How Anti-Poverty Programs Marginalize Fathers

For now, Frandy’s mother continues to help him with his child support. His grandmother has stepped in to cover the monthly legal fees associated with his arrests. “If I didn’t have family support, I would be beyond struggling,” Frandy said.

Many noncustodial fathers in his situation aren’t so lucky. More aggressive child support enforcement was a key component of welfare reform in the 1990s, said Boggess, of the family-policy center. Because the welfare system was designed to act as a sort of “surrogate husband” to single mothers, the government looked to fathers as a way to get people off the dole, she said.
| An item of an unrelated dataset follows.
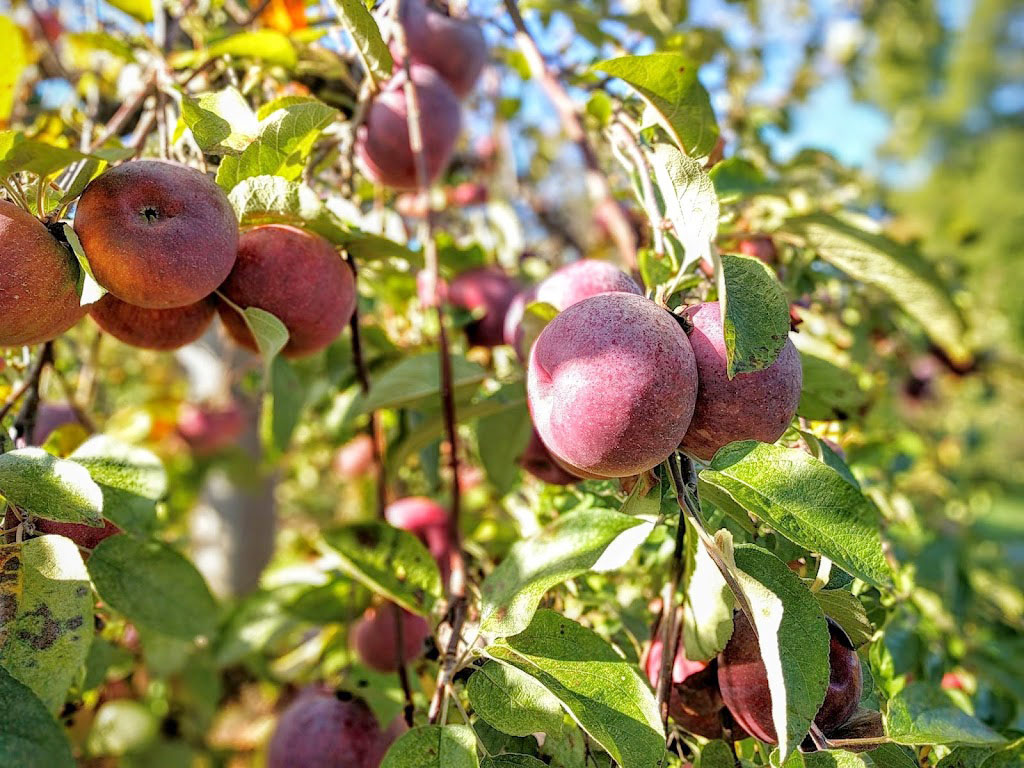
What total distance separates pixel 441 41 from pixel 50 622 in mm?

Now, men across the country owe $111 billion in unpaid child support, according to the Office of Child Support Enforcement. Many have racked up debts in the tens of thousands, Boggess said. But most, like Frandy, make less than $10,000 a year. “These men can’t pay,” she said.

Even if a man can come up with the cash, it may not benefit his children, said Kristin Harknett, a sociologist at the University of Pennsylvania. If a woman receives government cash assistance under the Temporary Assistance for Needy Families program, any money her children’s father contributes is earmarked to pay back the government.

In some ways, child-support enforcement is actually having a negative effect on children, Harknett said. Mothers often keep fathers from spending time with their children to encourage them to pay up. Many fathers go underground to avoid doing jail time for falling into arrears. Often, as in Frandy’s case, other impoverished family members pick up the bill. “Basically we give money to one poor person, and then we find the nearest poor person connected to that child and ask for it back,” Harknett said.